OMM Goes To The Movies / Review

OMM GOES TO THE MOVIES
Orchestra of the Music Makers
Chan Te Law, Conductor
Esplanade Concert Hall
Saturday (8 January 2011)


This review was published in The Straits Times
on 10 January 2011 with the title "Magical music from movies".

After conquering the lofty peaks of Mahler symphonies in the past year, the Orchestra of the Music Makers (OMM) could be forgiven for playing something lighter, such as movie music. But make no mistake, the intrepid group of youngsters still assembled over 120 players for this tribute to Hollywood blockbusters.

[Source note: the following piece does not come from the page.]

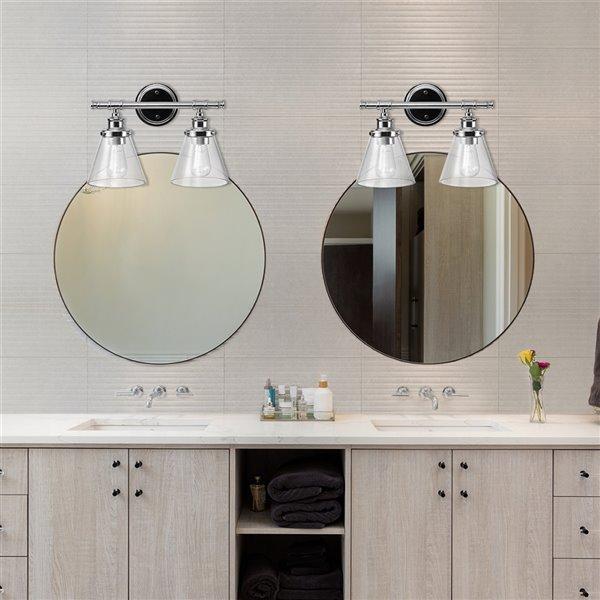 Luminaire de vanité Parker de Globe Electric à 2 lumières, chrome et abat-jours en verre transparent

With the establishment of atonality and serialism in 20th century music, the Romantic composers had emigrated to Beverly Hills, California, where they founded a new genre that was to become the most heard music on the planet. Venerable names such as Wolfgang Erich Korngold and Miklos Rozsa featured prominently in this concert conducted with total dedication and command by Chan Tze Law.

Korngold’s Violin Concerto, popularised by Jascha Heifetz, contained music from four movies including the Oscar-winning Anthony Adverse. To this lyrical work, Singaporean violinist Edward Tan (left), OMM’s concertmaster, was a paradigm of polish and finesse. Every melody was clothed with loving caresses, topped with flawless intonation. And he did not shy away from attacking the more tricky bits like a skilled swordsman.

Rozsa’s Ben Hur Suite, with its naval battle, chariot race and biblical miracles, benefited from the inclusion of the 44-voice Victoria Chorale (Nelson Kwei, Chorus-master), whose wordless singing and chants of Alleluia provided that extra dimension to the Technicolor spectacular on stage.

Among living film composers, John Williams loomed large. A certain generation of filmgoers will be familiar with his Star Wars, Harry Potter and Superman music and lesser-known scores like Amistad and Hook. The added impact was in how well these were played, especially by sumptuous strings and emboldened brass. Pride of place however goes to the woodwinds, whose handling of Nimbus 2000, Harry Potter’s trusty broomstick, was perfection itself.

There was also a nod to mainstream classical composers, Aaron Copland and Gustav Mahler, for Fanfare for the Common Man (Saving Private Ryan) and Adagietto from the Fifth Symphony (Death in Venice) respectively. Hans Zimmer and Elton John’s Lion King highlights kept the even younger set past their bedtimes. Here a choir of double the size would have been welcome for Hakuna Matata and Can You Feel The Love Tonight?

No doubt about it, this was the best concert of film music ever to grace Singapore stages.